‘Can I use my phone?’, I hear you shout! Reaction to this Hint has been so strong, (especially from the younger generation!) that for Day 6, well, OK – but ONLY for calls. I chose the weekend for this particular challenge, but if you need to juggle it with another day, feel free, but please do give it a go.
Did you know that UK adults spend an average of 8 hours 41 minutes a day on screens (more time than they are asleep)? The average user logs 1.72 hours a day on social media alone, and checks their smartphone 150 times a day (itstimetologgoff.com). Research links increased stress and depressive symptoms to both internet and Facebook use, and there is now an abundance of evidence out there suggesting that the way we human beings use technology is not to the advantage of our happiness or wellbeing.
I really appreciate that certain jobs and personal circumstances demand for tech to be turned on, and one to be contactable. I would, however, question (and ask you to) to what extent and when. I used to go round to see my parents and my mobile would be permanently with me – I’d be glancing at it throughout. “Mum, I’m running a busy TV company, I need to check my emails, I need to be online, you don’t understand.” But did I really? When I honestly look at my life, with clarity, was this genuinely true? Or was it (most of the time) actually a bad habit I had got into; an unnecessary distraction, that merely took away from time with my family? What was supposed to be ‘me time’ was now far from it (and it was rude!).
Almost all of us agree that when used wisely technology, and media, are wonderful in so very many ways: strengthening relationships, sharing knowledge, creating curiosity, rallying for causes – the list is endless. Yet still a 2015 survey concluded “Technology is making British people unhappy”. It can lead to distorted reality, users comparing themselves with others negatively (see tomorrow’s Hint!), increased stress levels, feelings of isolation and very importantly not living in the present moment (yesterday’s Hint!). Also, the blue light emitting from screens has been proven to negatively affect sleep.
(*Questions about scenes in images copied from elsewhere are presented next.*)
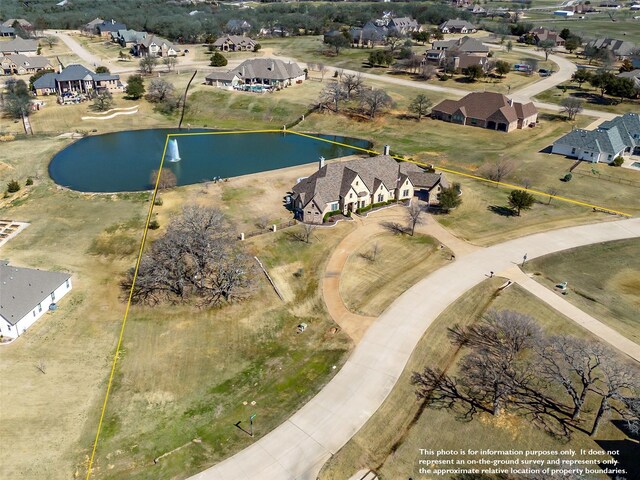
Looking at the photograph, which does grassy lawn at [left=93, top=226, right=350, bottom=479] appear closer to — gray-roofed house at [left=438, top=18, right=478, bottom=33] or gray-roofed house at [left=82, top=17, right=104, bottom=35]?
gray-roofed house at [left=438, top=18, right=478, bottom=33]

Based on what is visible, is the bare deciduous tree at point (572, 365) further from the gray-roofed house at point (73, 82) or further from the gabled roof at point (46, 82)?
the gabled roof at point (46, 82)

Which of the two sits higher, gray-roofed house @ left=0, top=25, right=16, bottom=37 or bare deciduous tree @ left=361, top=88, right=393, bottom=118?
gray-roofed house @ left=0, top=25, right=16, bottom=37

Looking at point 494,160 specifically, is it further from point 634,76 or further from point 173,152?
point 634,76

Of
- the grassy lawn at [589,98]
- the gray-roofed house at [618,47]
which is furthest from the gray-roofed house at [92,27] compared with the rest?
the gray-roofed house at [618,47]

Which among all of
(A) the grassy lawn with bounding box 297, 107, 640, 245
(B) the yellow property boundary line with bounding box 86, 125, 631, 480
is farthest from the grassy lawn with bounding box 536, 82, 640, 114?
(B) the yellow property boundary line with bounding box 86, 125, 631, 480

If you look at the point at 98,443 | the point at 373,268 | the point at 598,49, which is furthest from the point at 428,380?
the point at 598,49

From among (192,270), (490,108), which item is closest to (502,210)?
(490,108)
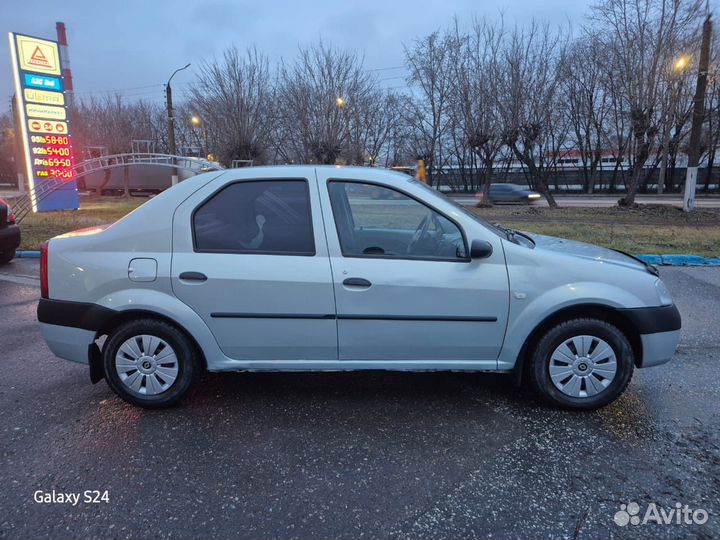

Author, Pico Iyer, writes beautifully about the Art of Stillness (the title of his book), and says, “Almost everybody I know has this sense of overdosing on information and getting dizzy living at post-human speeds”; so for one day, give yourself some space and ditch those devices. Which as my friend and close colleague, TimD, pointed out to me when I did it, means we won’t be touching base again today!